Analyst analyst = session.createAnalyst();
VertexProperty<Integer, Double> rank = analyst.pagerank(graph, 0.001, 0.85, 100);
for (Entry<Integer, Double> entry : rank.getTopKValues(3)) {
 System.out.println(entry.getKey() + "=" + entry.getValue());
}

16.6.4 Getting the Progress of a Running Algorithm

The progress of a graph algorithm is based on the value of a monotonically increasing counter that gets incremented periodically during algorithm executions. You can track the progress of the algorithms using the AlgorithmProgress Java API and review the progress by comparing the counter value at various points in time to an estimate of the final value of the counter.

The AlgorithmProgress object represents the progress of an algorithm execution at a certain time. It contains the following two attributes:

• numberOfStepsCompleted: This counter represents the current number of steps executed.
• numberOfStepsEstimatedForCompletion: This value is an estimation of the total number of steps needed for completion.
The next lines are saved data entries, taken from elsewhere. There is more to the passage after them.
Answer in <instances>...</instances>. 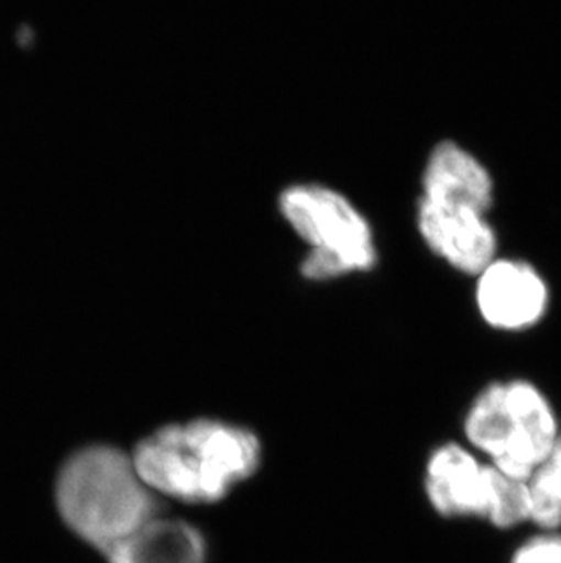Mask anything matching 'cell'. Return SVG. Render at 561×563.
Wrapping results in <instances>:
<instances>
[{"mask_svg": "<svg viewBox=\"0 0 561 563\" xmlns=\"http://www.w3.org/2000/svg\"><path fill=\"white\" fill-rule=\"evenodd\" d=\"M132 460L155 495L213 504L254 476L261 465V443L244 427L196 420L163 427L144 438Z\"/></svg>", "mask_w": 561, "mask_h": 563, "instance_id": "obj_1", "label": "cell"}, {"mask_svg": "<svg viewBox=\"0 0 561 563\" xmlns=\"http://www.w3.org/2000/svg\"><path fill=\"white\" fill-rule=\"evenodd\" d=\"M57 505L66 526L105 553L157 516L155 493L132 457L108 445L86 446L64 463Z\"/></svg>", "mask_w": 561, "mask_h": 563, "instance_id": "obj_2", "label": "cell"}, {"mask_svg": "<svg viewBox=\"0 0 561 563\" xmlns=\"http://www.w3.org/2000/svg\"><path fill=\"white\" fill-rule=\"evenodd\" d=\"M465 437L510 478L529 482L557 445L560 429L546 394L525 379L491 383L465 418Z\"/></svg>", "mask_w": 561, "mask_h": 563, "instance_id": "obj_3", "label": "cell"}, {"mask_svg": "<svg viewBox=\"0 0 561 563\" xmlns=\"http://www.w3.org/2000/svg\"><path fill=\"white\" fill-rule=\"evenodd\" d=\"M280 218L308 246L301 276L323 283L369 272L377 263L371 224L349 197L319 183H297L279 194Z\"/></svg>", "mask_w": 561, "mask_h": 563, "instance_id": "obj_4", "label": "cell"}, {"mask_svg": "<svg viewBox=\"0 0 561 563\" xmlns=\"http://www.w3.org/2000/svg\"><path fill=\"white\" fill-rule=\"evenodd\" d=\"M477 309L494 329L524 330L546 313L549 292L540 274L518 261H493L480 274Z\"/></svg>", "mask_w": 561, "mask_h": 563, "instance_id": "obj_5", "label": "cell"}, {"mask_svg": "<svg viewBox=\"0 0 561 563\" xmlns=\"http://www.w3.org/2000/svg\"><path fill=\"white\" fill-rule=\"evenodd\" d=\"M418 229L436 254L465 274H482L494 261L496 235L476 210L447 207L421 197Z\"/></svg>", "mask_w": 561, "mask_h": 563, "instance_id": "obj_6", "label": "cell"}, {"mask_svg": "<svg viewBox=\"0 0 561 563\" xmlns=\"http://www.w3.org/2000/svg\"><path fill=\"white\" fill-rule=\"evenodd\" d=\"M425 490L436 512L446 518H483L487 493V465L465 446L446 443L430 454Z\"/></svg>", "mask_w": 561, "mask_h": 563, "instance_id": "obj_7", "label": "cell"}, {"mask_svg": "<svg viewBox=\"0 0 561 563\" xmlns=\"http://www.w3.org/2000/svg\"><path fill=\"white\" fill-rule=\"evenodd\" d=\"M424 199L485 213L493 202V179L482 163L455 143H441L425 168Z\"/></svg>", "mask_w": 561, "mask_h": 563, "instance_id": "obj_8", "label": "cell"}, {"mask_svg": "<svg viewBox=\"0 0 561 563\" xmlns=\"http://www.w3.org/2000/svg\"><path fill=\"white\" fill-rule=\"evenodd\" d=\"M107 554L110 563H205L207 542L190 523L155 516Z\"/></svg>", "mask_w": 561, "mask_h": 563, "instance_id": "obj_9", "label": "cell"}, {"mask_svg": "<svg viewBox=\"0 0 561 563\" xmlns=\"http://www.w3.org/2000/svg\"><path fill=\"white\" fill-rule=\"evenodd\" d=\"M529 485L521 479H514L487 463V493L483 518L498 529L513 527L529 521Z\"/></svg>", "mask_w": 561, "mask_h": 563, "instance_id": "obj_10", "label": "cell"}, {"mask_svg": "<svg viewBox=\"0 0 561 563\" xmlns=\"http://www.w3.org/2000/svg\"><path fill=\"white\" fill-rule=\"evenodd\" d=\"M510 563H561L560 532L547 531L546 534L525 542L514 553Z\"/></svg>", "mask_w": 561, "mask_h": 563, "instance_id": "obj_11", "label": "cell"}]
</instances>
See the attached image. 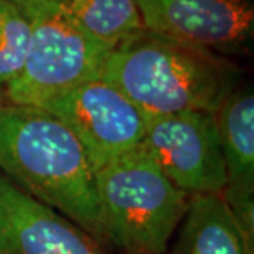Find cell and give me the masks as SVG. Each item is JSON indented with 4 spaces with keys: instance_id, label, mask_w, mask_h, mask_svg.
Returning a JSON list of instances; mask_svg holds the SVG:
<instances>
[{
    "instance_id": "cell-1",
    "label": "cell",
    "mask_w": 254,
    "mask_h": 254,
    "mask_svg": "<svg viewBox=\"0 0 254 254\" xmlns=\"http://www.w3.org/2000/svg\"><path fill=\"white\" fill-rule=\"evenodd\" d=\"M0 173L105 247L95 170L54 115L38 106H0Z\"/></svg>"
},
{
    "instance_id": "cell-2",
    "label": "cell",
    "mask_w": 254,
    "mask_h": 254,
    "mask_svg": "<svg viewBox=\"0 0 254 254\" xmlns=\"http://www.w3.org/2000/svg\"><path fill=\"white\" fill-rule=\"evenodd\" d=\"M100 78L123 92L144 116L216 113L237 86L236 68L227 58L147 30L110 50Z\"/></svg>"
},
{
    "instance_id": "cell-3",
    "label": "cell",
    "mask_w": 254,
    "mask_h": 254,
    "mask_svg": "<svg viewBox=\"0 0 254 254\" xmlns=\"http://www.w3.org/2000/svg\"><path fill=\"white\" fill-rule=\"evenodd\" d=\"M105 247L118 254H165L190 195L167 178L143 145L95 171Z\"/></svg>"
},
{
    "instance_id": "cell-4",
    "label": "cell",
    "mask_w": 254,
    "mask_h": 254,
    "mask_svg": "<svg viewBox=\"0 0 254 254\" xmlns=\"http://www.w3.org/2000/svg\"><path fill=\"white\" fill-rule=\"evenodd\" d=\"M30 24L27 61L4 89L6 102L41 106L78 83L100 76L106 47L82 27L64 0H9Z\"/></svg>"
},
{
    "instance_id": "cell-5",
    "label": "cell",
    "mask_w": 254,
    "mask_h": 254,
    "mask_svg": "<svg viewBox=\"0 0 254 254\" xmlns=\"http://www.w3.org/2000/svg\"><path fill=\"white\" fill-rule=\"evenodd\" d=\"M38 108L72 131L95 171L136 148L144 138V113L100 76L55 95Z\"/></svg>"
},
{
    "instance_id": "cell-6",
    "label": "cell",
    "mask_w": 254,
    "mask_h": 254,
    "mask_svg": "<svg viewBox=\"0 0 254 254\" xmlns=\"http://www.w3.org/2000/svg\"><path fill=\"white\" fill-rule=\"evenodd\" d=\"M141 145L167 178L190 196L225 190L226 173L215 113L145 116Z\"/></svg>"
},
{
    "instance_id": "cell-7",
    "label": "cell",
    "mask_w": 254,
    "mask_h": 254,
    "mask_svg": "<svg viewBox=\"0 0 254 254\" xmlns=\"http://www.w3.org/2000/svg\"><path fill=\"white\" fill-rule=\"evenodd\" d=\"M147 31L219 57L249 54L253 0H136Z\"/></svg>"
},
{
    "instance_id": "cell-8",
    "label": "cell",
    "mask_w": 254,
    "mask_h": 254,
    "mask_svg": "<svg viewBox=\"0 0 254 254\" xmlns=\"http://www.w3.org/2000/svg\"><path fill=\"white\" fill-rule=\"evenodd\" d=\"M0 254H110L68 218L0 173Z\"/></svg>"
},
{
    "instance_id": "cell-9",
    "label": "cell",
    "mask_w": 254,
    "mask_h": 254,
    "mask_svg": "<svg viewBox=\"0 0 254 254\" xmlns=\"http://www.w3.org/2000/svg\"><path fill=\"white\" fill-rule=\"evenodd\" d=\"M225 163L222 196L254 247V95L252 86L229 93L215 113Z\"/></svg>"
},
{
    "instance_id": "cell-10",
    "label": "cell",
    "mask_w": 254,
    "mask_h": 254,
    "mask_svg": "<svg viewBox=\"0 0 254 254\" xmlns=\"http://www.w3.org/2000/svg\"><path fill=\"white\" fill-rule=\"evenodd\" d=\"M165 254H254L222 193L192 195Z\"/></svg>"
},
{
    "instance_id": "cell-11",
    "label": "cell",
    "mask_w": 254,
    "mask_h": 254,
    "mask_svg": "<svg viewBox=\"0 0 254 254\" xmlns=\"http://www.w3.org/2000/svg\"><path fill=\"white\" fill-rule=\"evenodd\" d=\"M76 20L112 50L145 28L136 0H64Z\"/></svg>"
},
{
    "instance_id": "cell-12",
    "label": "cell",
    "mask_w": 254,
    "mask_h": 254,
    "mask_svg": "<svg viewBox=\"0 0 254 254\" xmlns=\"http://www.w3.org/2000/svg\"><path fill=\"white\" fill-rule=\"evenodd\" d=\"M30 51V24L9 0H0V89L23 71Z\"/></svg>"
},
{
    "instance_id": "cell-13",
    "label": "cell",
    "mask_w": 254,
    "mask_h": 254,
    "mask_svg": "<svg viewBox=\"0 0 254 254\" xmlns=\"http://www.w3.org/2000/svg\"><path fill=\"white\" fill-rule=\"evenodd\" d=\"M4 102H6V98H4V91H3V89H0V106H1Z\"/></svg>"
}]
</instances>
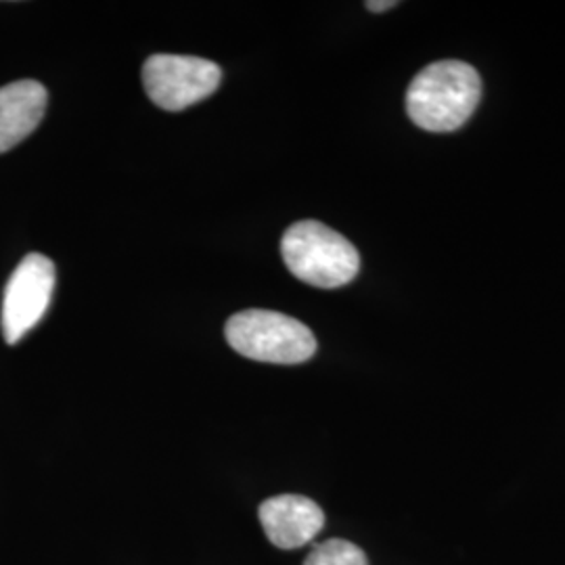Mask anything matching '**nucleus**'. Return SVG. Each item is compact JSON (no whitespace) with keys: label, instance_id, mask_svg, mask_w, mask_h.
<instances>
[{"label":"nucleus","instance_id":"obj_1","mask_svg":"<svg viewBox=\"0 0 565 565\" xmlns=\"http://www.w3.org/2000/svg\"><path fill=\"white\" fill-rule=\"evenodd\" d=\"M482 99V78L469 63L443 60L422 70L406 90V114L429 132H452Z\"/></svg>","mask_w":565,"mask_h":565},{"label":"nucleus","instance_id":"obj_2","mask_svg":"<svg viewBox=\"0 0 565 565\" xmlns=\"http://www.w3.org/2000/svg\"><path fill=\"white\" fill-rule=\"evenodd\" d=\"M281 254L296 279L321 289L343 287L361 270L356 247L317 221L291 224L282 235Z\"/></svg>","mask_w":565,"mask_h":565},{"label":"nucleus","instance_id":"obj_3","mask_svg":"<svg viewBox=\"0 0 565 565\" xmlns=\"http://www.w3.org/2000/svg\"><path fill=\"white\" fill-rule=\"evenodd\" d=\"M224 338L245 359L270 364H302L317 354L310 327L275 310H242L233 315Z\"/></svg>","mask_w":565,"mask_h":565},{"label":"nucleus","instance_id":"obj_4","mask_svg":"<svg viewBox=\"0 0 565 565\" xmlns=\"http://www.w3.org/2000/svg\"><path fill=\"white\" fill-rule=\"evenodd\" d=\"M223 70L214 61L193 55H151L142 65L149 99L166 111H182L216 93Z\"/></svg>","mask_w":565,"mask_h":565},{"label":"nucleus","instance_id":"obj_5","mask_svg":"<svg viewBox=\"0 0 565 565\" xmlns=\"http://www.w3.org/2000/svg\"><path fill=\"white\" fill-rule=\"evenodd\" d=\"M57 282L53 260L42 254H28L4 287L2 298V335L4 342H21L46 315Z\"/></svg>","mask_w":565,"mask_h":565},{"label":"nucleus","instance_id":"obj_6","mask_svg":"<svg viewBox=\"0 0 565 565\" xmlns=\"http://www.w3.org/2000/svg\"><path fill=\"white\" fill-rule=\"evenodd\" d=\"M258 518L266 539L285 551L308 545L324 525L323 509L302 494L266 499L258 509Z\"/></svg>","mask_w":565,"mask_h":565},{"label":"nucleus","instance_id":"obj_7","mask_svg":"<svg viewBox=\"0 0 565 565\" xmlns=\"http://www.w3.org/2000/svg\"><path fill=\"white\" fill-rule=\"evenodd\" d=\"M49 93L36 81H18L0 86V153L28 139L46 114Z\"/></svg>","mask_w":565,"mask_h":565},{"label":"nucleus","instance_id":"obj_8","mask_svg":"<svg viewBox=\"0 0 565 565\" xmlns=\"http://www.w3.org/2000/svg\"><path fill=\"white\" fill-rule=\"evenodd\" d=\"M303 565H369L361 546L342 539H331L315 546Z\"/></svg>","mask_w":565,"mask_h":565},{"label":"nucleus","instance_id":"obj_9","mask_svg":"<svg viewBox=\"0 0 565 565\" xmlns=\"http://www.w3.org/2000/svg\"><path fill=\"white\" fill-rule=\"evenodd\" d=\"M396 4H398L396 0H387V2H373V0H369V2H366V9L373 11V13H382V11H387V9L396 7Z\"/></svg>","mask_w":565,"mask_h":565}]
</instances>
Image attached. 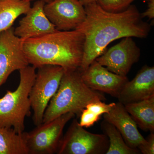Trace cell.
Here are the masks:
<instances>
[{
  "label": "cell",
  "mask_w": 154,
  "mask_h": 154,
  "mask_svg": "<svg viewBox=\"0 0 154 154\" xmlns=\"http://www.w3.org/2000/svg\"><path fill=\"white\" fill-rule=\"evenodd\" d=\"M84 7L86 18L76 29L85 37L84 54L79 68L81 71L102 55L114 40L126 37L146 38L149 35L151 25L143 20L136 6L131 5L118 13L105 11L96 2Z\"/></svg>",
  "instance_id": "6da1fadb"
},
{
  "label": "cell",
  "mask_w": 154,
  "mask_h": 154,
  "mask_svg": "<svg viewBox=\"0 0 154 154\" xmlns=\"http://www.w3.org/2000/svg\"><path fill=\"white\" fill-rule=\"evenodd\" d=\"M85 37L78 30L60 31L23 41L29 64L37 69L46 65L62 67L65 70L79 69L82 60Z\"/></svg>",
  "instance_id": "7a4b0ae2"
},
{
  "label": "cell",
  "mask_w": 154,
  "mask_h": 154,
  "mask_svg": "<svg viewBox=\"0 0 154 154\" xmlns=\"http://www.w3.org/2000/svg\"><path fill=\"white\" fill-rule=\"evenodd\" d=\"M102 92L89 88L83 82L79 69L65 70L59 87L45 111L42 123H46L68 113L80 117L91 102L105 101Z\"/></svg>",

  A default positive value is provided for numberOfStepsEstimatedForCompletion for the following list of built-in algorithms:

  • PageRank
  • Approximate PageRank
  • Personalized PageRank
  • Personalized PageRank (for a set of vertices)
  • Personalized Weighted PageRank
  • Personalized Weighted PageRank (for a set of vertices)
  • Weighted PageRank
  • Degree Centrality
  • In-Degree Centrality
  • Out-Degree Centrality

You cannot estimate the progress as a percentage for algorithms that do not provide a value for numberOfStepsEstimatedForCompletion. In such a case, you can only access the value of the counter (numberOfStepsCompleted).

However, you can set the numberOfStepsEstimatedForCompletion value for a custom PGX graph algorithm. See Tracking the Progress of a Running Custom PGX Graph Algorithm for more information.

The following example uses the in-built PageRank algorithm and describes the steps to get the progress of the running built-in algorithm using the AlgorithmProgress Java API:

• JShell
• Java

opg4j> var graph = session.readGraphByName("BANK_TXN_GRAPH", GraphSource.PG_PGQL)
g ==> PgxGraph[name=BANK_TXN_GRAPH,N=1000,E=4993,created=1712307339271]
opg4j>  var future = analyst.pagerankAsync(graph)
future ==> oracle.pgx.api.PgxFuture@1dfe5dd1[Not completed]
opg4j> var futureProgress = future.getProgress()
futureProgress ==> oracle.pgx.api.DefaultFutureProgress@6d7bb5cc
opg4j> var algorithmProgress = futureProgress.asAlgorithmExecutionProgress()

PgxGraph graph = session.readGraphByName("BANK_TXN_GRAPH", GraphSource.PG_PGQL);
PgxFuture<?> future = analyst.pagerank.runAsync(graph);
FutureProgress futureProgress = future.getProgress();
Optional<AlgorithmProgress> algorithmProgress = futureProgress.asAlgorithmExecutionProgress();

The following code shows how you can estimate the progress as a percentage for the running algorithm:

• JShell
• Java

opg4j> if (algorithmProgress.isPresent()) {
...>   var progress = algorithmProgress.get();
...>   var completedSteps = progress.getNumberOfStepsCompleted();
...>   var numberOfStepsEstimatedForCompletion = progress.getNumberOfStepsEstimatedForCompletion();
...>   var progressPercentage = completedSteps * 100 / numberOfStepsEstimatedForCompletion;
...>   System.out.println(completedSteps);
...>   System.out.println(numberOfStepsEstimatedForCompletion);
...>   System.out.println(progressPercentage);
...> }

if (algorithmProgress.isPresent()) {
  AlgorithmProgress progress = algorithmProgress.get();
  long completedSteps = progress.getNumberOfStepsCompleted();
  Long numberOfStepsEstimatedForCompletion = progress.getNumberOfStepsEstimatedForCompletion();
  long progressPercentage = completedSteps * 100 / numberOfStepsEstimatedForCompletion;
  System.out.println(completedSteps); 
  System.out.println(numberOfStepsEstimatedForCompletion); 
  System.out.println(progressPercentage); 
};

The preceding code shows the progress at that current moment. If you try to get the progress of the running algorithm after a while (for example, 1min), then you should get a larger value for progressPercentage.